Это Дэвид купил мне всю одежду, которую ты видел. У меня почти не было денег. Он же был из довольно богатой семьи. Так что он решил "развить мою индивидуальность". Он покупал мне тряпки. Он украшал меня, словно живую марионетку.
— Эта одежда — подлинный ты, — утверждал он.
— Ты так считаешь?
— Да, — отвечал он. — Ты выглядишь намного более живым. Таким витальным. Как ты себя в ней ощущаешь?
— Неплохо, — отвечал я.
— Но вот твои волосы…
И моя голова была выбрита, а оставшиеся волосы покрашены в синий цвет, уши проколоты, и теперь, ловя свое отражение в витрине, я думал: кто этот незнакомец? Но этим незнакомцем был я сам. Я обитал в шкуре, которую не чувствовал своей, жил жизнью, потерявшей направление и смысл, тусовался с людьми, которые не знали и не понимали меня, обсуждал книги, которые не читал, смеялся шуткам, не казавшимся мне смешными. Короче, я перестал понимать, что значит быть Билли Кроу. Я существовал только для того, чтобы находиться рядом с Дэвидом. Меня выставили, словно зверя в зоопарке. Когда он не говорил со мной, мне было нечего сказать. Я ходил туда же, куда и он, делал то же, что и он, даже думал так, как он. Все его предрассудки и пристрастия стали моими. Немногих друзей, которые у меня были прежде, я отверг. Когда мы встречались, я говорил только о Дэвиде. Их это обижало и раздражало, и, в конце концов, они оставили меня наедине с моей страстью.
Днем я тосковал и грустил, ночью же, когда застывал в объятьях моего Дэвида Блю, все мои сомнения развеивались и испарялись от жара его страсти, и я лежал, улыбаясь, и счастливо прислушивался к убаюкивающему ритму его дыхания.
Дэвид был на вершине самоуверенности, когда я чувствовал себя неловко. Он был счастлив, когда я грустил. Он не позволял мне ни малейшей независимости. И я принял все его условия. Потому что у меня не было выбора. Быть вдали от него хотя бы на секунду казалось пыткой, все во мне с властной силой требовало его. Хотя быть с ним было кошмаром, остаться без него означало умереть заживо.

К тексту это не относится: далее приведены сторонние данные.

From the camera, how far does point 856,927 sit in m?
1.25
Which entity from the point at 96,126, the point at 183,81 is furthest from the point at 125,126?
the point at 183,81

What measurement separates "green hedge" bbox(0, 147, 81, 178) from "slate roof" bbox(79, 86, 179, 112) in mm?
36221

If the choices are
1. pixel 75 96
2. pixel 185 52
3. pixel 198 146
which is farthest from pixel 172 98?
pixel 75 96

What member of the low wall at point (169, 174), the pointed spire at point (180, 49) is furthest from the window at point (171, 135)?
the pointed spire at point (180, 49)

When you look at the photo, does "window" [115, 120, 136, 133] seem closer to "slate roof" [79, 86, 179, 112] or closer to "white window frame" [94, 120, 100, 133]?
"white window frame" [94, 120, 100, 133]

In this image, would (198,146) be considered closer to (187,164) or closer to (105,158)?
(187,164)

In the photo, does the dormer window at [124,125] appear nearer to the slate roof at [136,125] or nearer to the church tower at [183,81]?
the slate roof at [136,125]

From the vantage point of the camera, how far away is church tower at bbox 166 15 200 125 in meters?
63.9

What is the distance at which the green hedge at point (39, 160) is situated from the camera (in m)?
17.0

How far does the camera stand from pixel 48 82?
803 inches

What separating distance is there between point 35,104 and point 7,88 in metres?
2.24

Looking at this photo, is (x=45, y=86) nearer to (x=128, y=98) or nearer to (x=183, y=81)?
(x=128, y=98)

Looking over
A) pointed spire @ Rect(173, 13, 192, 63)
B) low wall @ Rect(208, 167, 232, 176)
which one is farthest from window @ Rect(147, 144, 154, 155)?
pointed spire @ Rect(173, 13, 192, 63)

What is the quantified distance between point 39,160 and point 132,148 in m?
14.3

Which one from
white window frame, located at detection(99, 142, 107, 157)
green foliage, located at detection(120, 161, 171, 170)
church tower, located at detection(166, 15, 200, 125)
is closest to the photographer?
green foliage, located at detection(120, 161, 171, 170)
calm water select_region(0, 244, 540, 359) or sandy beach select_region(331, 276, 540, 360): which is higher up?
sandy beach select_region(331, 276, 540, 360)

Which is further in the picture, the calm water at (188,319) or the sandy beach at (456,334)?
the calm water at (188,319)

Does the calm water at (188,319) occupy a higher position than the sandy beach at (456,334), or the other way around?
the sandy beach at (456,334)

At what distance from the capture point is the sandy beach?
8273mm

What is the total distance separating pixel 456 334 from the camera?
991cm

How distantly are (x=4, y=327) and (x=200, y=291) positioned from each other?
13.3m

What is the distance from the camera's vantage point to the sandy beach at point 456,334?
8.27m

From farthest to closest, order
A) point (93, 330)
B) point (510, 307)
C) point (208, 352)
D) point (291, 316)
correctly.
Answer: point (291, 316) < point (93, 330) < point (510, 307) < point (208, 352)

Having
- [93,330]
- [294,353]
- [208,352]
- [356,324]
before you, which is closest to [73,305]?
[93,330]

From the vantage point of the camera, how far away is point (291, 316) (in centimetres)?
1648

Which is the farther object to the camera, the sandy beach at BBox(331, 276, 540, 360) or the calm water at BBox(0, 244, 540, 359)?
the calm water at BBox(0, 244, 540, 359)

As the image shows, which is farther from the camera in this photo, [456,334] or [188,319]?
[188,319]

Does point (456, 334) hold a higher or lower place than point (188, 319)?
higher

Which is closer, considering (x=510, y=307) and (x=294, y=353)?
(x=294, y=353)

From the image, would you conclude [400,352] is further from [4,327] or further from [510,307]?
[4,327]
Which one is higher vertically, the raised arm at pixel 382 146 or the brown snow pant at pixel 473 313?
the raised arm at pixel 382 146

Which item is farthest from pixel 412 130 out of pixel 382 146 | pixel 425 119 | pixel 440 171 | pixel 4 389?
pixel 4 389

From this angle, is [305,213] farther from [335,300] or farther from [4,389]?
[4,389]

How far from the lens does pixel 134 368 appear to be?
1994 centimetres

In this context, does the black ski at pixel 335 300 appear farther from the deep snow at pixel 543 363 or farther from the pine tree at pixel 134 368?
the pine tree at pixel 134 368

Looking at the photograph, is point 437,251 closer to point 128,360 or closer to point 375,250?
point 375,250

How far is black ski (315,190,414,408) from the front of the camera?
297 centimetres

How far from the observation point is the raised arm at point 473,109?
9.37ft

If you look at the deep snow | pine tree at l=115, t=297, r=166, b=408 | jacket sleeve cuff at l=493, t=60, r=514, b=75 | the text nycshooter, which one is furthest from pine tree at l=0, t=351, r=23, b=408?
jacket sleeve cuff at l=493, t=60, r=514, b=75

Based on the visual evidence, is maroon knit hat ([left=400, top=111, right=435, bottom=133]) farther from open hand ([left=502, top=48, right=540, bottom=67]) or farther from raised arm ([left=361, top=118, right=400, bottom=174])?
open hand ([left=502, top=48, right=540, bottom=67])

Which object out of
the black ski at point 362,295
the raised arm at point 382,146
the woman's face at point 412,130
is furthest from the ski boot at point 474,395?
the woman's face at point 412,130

Ты наверное скажешь — о, я даже вижу как ты это произносишь: "Так почему же ты позволил, чтобы все это произошло? Как это можно впасть в такую одержимость?"
Мой Доминик, беда в том, что это происходит само собой, ты, как личность, не имеешь к этому отношения. Бывают люди, способные разрушить тебя силой своего взгляда. Конечно, тебе может повезти. Ты можешь никогда такого человека не встретить. Но если тебе все же доведется… в таком случае знай: у тебя не останется выбора. С первой же секунды ты окажешься на крючке. Если ты встретишь такого человека — ты, словно смертный пред ликом Горгоны. И я на собственном опыте изведал, что даже их отражение опасно.